"Gilets jaunes" : quelle réponse politique le gouvernement doit-il apporter au mouvement ?

Emmanuel Macron doit s'exprimer en début de semaine, au lendemain de l'acte IV de la mobilisation des "gilets jaunes".

Emmanuel Macron, au lendemain de l\'acte III de la mobilisation des \"gilets jaunes\", le 2 décembre 2018, à côté de l\'Arc de Triomphe à Paris.
Emmanuel Macron, au lendemain de l'acte III de la mobilisation des "gilets jaunes", le 2 décembre 2018, à côté de l'Arc de Triomphe à Paris. (GEOFFROY VAN DER HASSELT / AFP)

25 000 manifestants dans toute la France, dont 10 000 à Paris : la nouvelle journée de manifestations des "gilets jaunes" a donné lieu à des dégradations et des affrontements avec les forces de l'ordre, mais le niveau de violence redouté par le gouvernement n'a pas été atteint. L'exécutif doit maintenant apporter une réponse politique au mouvement. Le chef de l'Etat doit s'exprimer en début de semaine. Le gouvernement veut croire que la tension est en train de baisser dans le pays.

La communication gouvernementale était clairement axée, ces derniers jours, sur les enjeux sécuritaires de ce 8 décembre : comment prévenir les actions violentes de groupes qui viennent à Paris pour "casser et tuer", disait l'Elysée. Cette journée passée, le ministère de l'Intérieur et le Premier ministre se félicitent du dispositif et de la stratégie de maintien de l'ordre qu'ils ont choisi et Édouard Philippe espère que c'est une nouvelle phase du conflit qui commence.

"La réponse sécuritaire ne suffit plus"

"L'abandon des hausses de taxes a porté ses fruits et fait baisser la tension dans le pays", veut croire un conseiller de Matignon. Une séquence plus apaisée et plus propice au dialogue, avec les responsables politiques et les syndicats, que le Premier ministre a remercié pour leurs appels au calme, mais aussi et surtout avec les "gilets jaunes". "La réponse sécuritaire ne suffit plus", reconnaît un proche d'Édouard Philippe, "ce ne sont pas les forces de l'ordre qui apporteront les solutions aux 'gilets jaunes', c'est le politique". Et plus précisément Emmanuel Macron, qui doit s'exprimer en début de semaine.

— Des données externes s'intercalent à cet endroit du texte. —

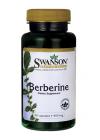 Berberine 400mg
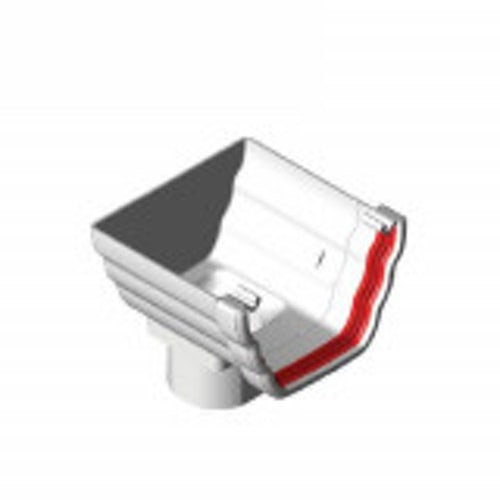 freeflow ogee style gutter stopend outlet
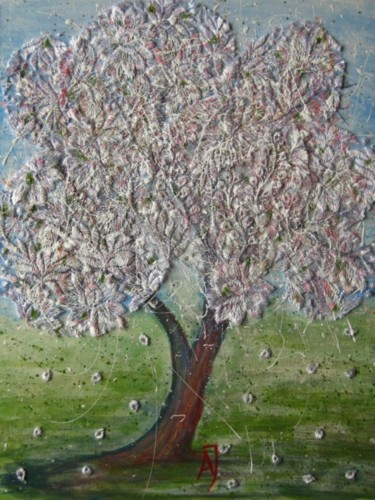 """Painting titled """"""""Cherry Tree"""""""" by Anna Jagla, Original Art, Other"""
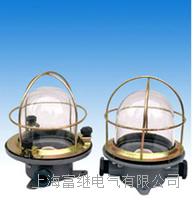 DP-2棚顶灯 DP-3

Pour l'instant, il garde le silence, et c'est Édouard Philippe qui s'est démultiplié pour tenter de répondre à la crise à l'Assemblée, au Sénat, sur les plateaux télévisés et en réunions à Matignon. Pourtant c'est bien le chef de l'État la cible principale des Français en colère, c'est lui qui cristallise les frustrations et les mécontentements, sa prise de parole sera déterminante, et le chef du gouvernement en a lui-même posé les enjeux samedi soir.

Il appartiendra [à Emmanuel Macron] de proposer les mesures qui viendront nourrir ce dialogue, et qui permettront, je l'espère, à l'ensemble de la nation française de se retrouver et d'être à la hauteur des enjeux qui sont déjà là et qui vont continuer à se poser dans les années qui viennentÉdouard Philippeà franceinfo

Opposition comme manifestants veulent du "sonnant et du trébuchant"

"La parole du Premier ministre n'a rien à voir avec celle du président de la République", rappelle-t-on à Matignon, "c'est elle qui sera prépondérante dans la résolution de la crise". Alors quelles solutions compte-t-il apporter ? À l'Élysée, on assure que rien n'est arrêté, mais que ces propositions seront le fruit des consultations menées toute cette semaine au palais présidentiel.

Les oppositions comme les manifestants réclament "du sonnant et du trébuchant" pour reprendre les mots du secrétaire national du parti communiste Fabien Roussel. Emmanuel Macron a rendez-vous avec les Français. Le 27 novembre, son dernier discours avait contribué à tendre encore plus la situation, cette fois, il ne doit pas se rater.